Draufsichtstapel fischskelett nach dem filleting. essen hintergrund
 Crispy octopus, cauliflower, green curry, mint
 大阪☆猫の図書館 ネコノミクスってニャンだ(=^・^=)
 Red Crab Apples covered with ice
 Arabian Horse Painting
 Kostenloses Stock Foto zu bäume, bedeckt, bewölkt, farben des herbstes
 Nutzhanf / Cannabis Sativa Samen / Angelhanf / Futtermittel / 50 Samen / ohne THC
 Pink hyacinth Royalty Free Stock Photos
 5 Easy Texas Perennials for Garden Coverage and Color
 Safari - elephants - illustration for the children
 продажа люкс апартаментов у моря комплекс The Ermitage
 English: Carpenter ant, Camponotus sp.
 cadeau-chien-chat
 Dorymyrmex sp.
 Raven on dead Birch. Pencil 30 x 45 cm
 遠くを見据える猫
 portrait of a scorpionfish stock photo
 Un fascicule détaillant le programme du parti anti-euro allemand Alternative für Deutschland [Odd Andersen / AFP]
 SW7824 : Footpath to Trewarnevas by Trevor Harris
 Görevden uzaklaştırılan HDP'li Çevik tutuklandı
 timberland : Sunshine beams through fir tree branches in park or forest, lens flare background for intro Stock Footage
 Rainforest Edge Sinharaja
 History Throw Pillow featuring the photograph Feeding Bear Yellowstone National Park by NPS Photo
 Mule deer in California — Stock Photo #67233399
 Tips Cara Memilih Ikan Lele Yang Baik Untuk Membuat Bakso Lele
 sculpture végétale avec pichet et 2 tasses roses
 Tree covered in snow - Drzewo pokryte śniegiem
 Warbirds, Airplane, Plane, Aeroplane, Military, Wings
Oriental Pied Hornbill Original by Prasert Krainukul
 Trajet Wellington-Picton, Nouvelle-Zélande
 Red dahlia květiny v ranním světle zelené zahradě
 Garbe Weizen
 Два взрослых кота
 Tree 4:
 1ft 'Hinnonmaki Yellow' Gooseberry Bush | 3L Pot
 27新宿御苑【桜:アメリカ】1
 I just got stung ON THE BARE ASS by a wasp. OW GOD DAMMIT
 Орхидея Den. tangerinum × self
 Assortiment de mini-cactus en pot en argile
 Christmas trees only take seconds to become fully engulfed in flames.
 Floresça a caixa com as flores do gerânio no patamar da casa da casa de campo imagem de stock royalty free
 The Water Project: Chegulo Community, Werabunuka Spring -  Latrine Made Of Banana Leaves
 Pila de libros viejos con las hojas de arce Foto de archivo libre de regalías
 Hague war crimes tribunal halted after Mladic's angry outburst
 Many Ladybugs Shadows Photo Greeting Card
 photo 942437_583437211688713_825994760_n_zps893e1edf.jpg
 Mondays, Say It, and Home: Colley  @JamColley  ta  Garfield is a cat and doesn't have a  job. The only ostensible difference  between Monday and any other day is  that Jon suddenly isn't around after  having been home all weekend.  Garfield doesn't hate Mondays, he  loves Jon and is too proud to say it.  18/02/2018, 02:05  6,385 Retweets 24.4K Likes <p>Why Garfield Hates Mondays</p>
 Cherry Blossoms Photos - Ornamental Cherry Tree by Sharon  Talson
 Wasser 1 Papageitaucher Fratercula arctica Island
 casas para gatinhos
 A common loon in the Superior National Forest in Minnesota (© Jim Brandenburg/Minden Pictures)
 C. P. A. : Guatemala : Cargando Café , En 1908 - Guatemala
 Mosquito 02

================================

The answer should consist of every record above, copied exactly.

Draufsichtstapel fischskelett nach dem filleting. essen hintergrund
 Crispy octopus, cauliflower, green curry, mint
 大阪☆猫の図書館 ネコノミクスってニャンだ(=^・^=)
 Red Crab Apples covered with ice
 Arabian Horse Painting
 Kostenloses Stock Foto zu bäume, bedeckt, bewölkt, farben des herbstes
 Nutzhanf / Cannabis Sativa Samen / Angelhanf / Futtermittel / 50 Samen / ohne THC
 Pink hyacinth Royalty Free Stock Photos
 5 Easy Texas Perennials for Garden Coverage and Color
 Safari - elephants - illustration for the children
 продажа люкс апартаментов у моря комплекс The Ermitage
 English: Carpenter ant, Camponotus sp.
 cadeau-chien-chat
 Dorymyrmex sp.
 Raven on dead Birch. Pencil 30 x 45 cm
 遠くを見据える猫
 portrait of a scorpionfish stock photo
 Un fascicule détaillant le programme du parti anti-euro allemand Alternative für Deutschland [Odd Andersen / AFP]
 SW7824 : Footpath to Trewarnevas by Trevor Harris
 Görevden uzaklaştırılan HDP'li Çevik tutuklandı
 timberland : Sunshine beams through fir tree branches in park or forest, lens flare background for intro Stock Footage
 Rainforest Edge Sinharaja
 History Throw Pillow featuring the photograph Feeding Bear Yellowstone National Park by NPS Photo
 Mule deer in California — Stock Photo #67233399
 Tips Cara Memilih Ikan Lele Yang Baik Untuk Membuat Bakso Lele
 sculpture végétale avec pichet et 2 tasses roses
 Tree covered in snow - Drzewo pokryte śniegiem
 Warbirds, Airplane, Plane, Aeroplane, Military, Wings
Oriental Pied Hornbill Original by Prasert Krainukul
 Trajet Wellington-Picton, Nouvelle-Zélande
 Red dahlia květiny v ranním světle zelené zahradě
 Garbe Weizen
 Два взрослых кота
 Tree 4:
 1ft 'Hinnonmaki Yellow' Gooseberry Bush | 3L Pot
 27新宿御苑【桜:アメリカ】1
 I just got stung ON THE BARE ASS by a wasp. OW GOD DAMMIT
 Орхидея Den. tangerinum × self
 Assortiment de mini-cactus en pot en argile
 Christmas trees only take seconds to become fully engulfed in flames.
 Floresça a caixa com as flores do gerânio no patamar da casa da casa de campo imagem de stock royalty free
 The Water Project: Chegulo Community, Werabunuka Spring -  Latrine Made Of Banana Leaves
 Pila de libros viejos con las hojas de arce Foto de archivo libre de regalías
 Hague war crimes tribunal halted after Mladic's angry outburst
 Many Ladybugs Shadows Photo Greeting Card
 photo 942437_583437211688713_825994760_n_zps893e1edf.jpg
 Mondays, Say It, and Home: Colley  @JamColley  ta  Garfield is a cat and doesn't have a  job. The only ostensible difference  between Monday and any other day is  that Jon suddenly isn't around after  having been home all weekend.  Garfield doesn't hate Mondays, he  loves Jon and is too proud to say it.  18/02/2018, 02:05  6,385 Retweets 24.4K Likes <p>Why Garfield Hates Mondays</p>
 Cherry Blossoms Photos - Ornamental Cherry Tree by Sharon  Talson
 Wasser 1 Papageitaucher Fratercula arctica Island
 casas para gatinhos
 A common loon in the Superior National Forest in Minnesota (© Jim Brandenburg/Minden Pictures)
 C. P. A. : Guatemala : Cargando Café , En 1908 - Guatemala
 Mosquito 02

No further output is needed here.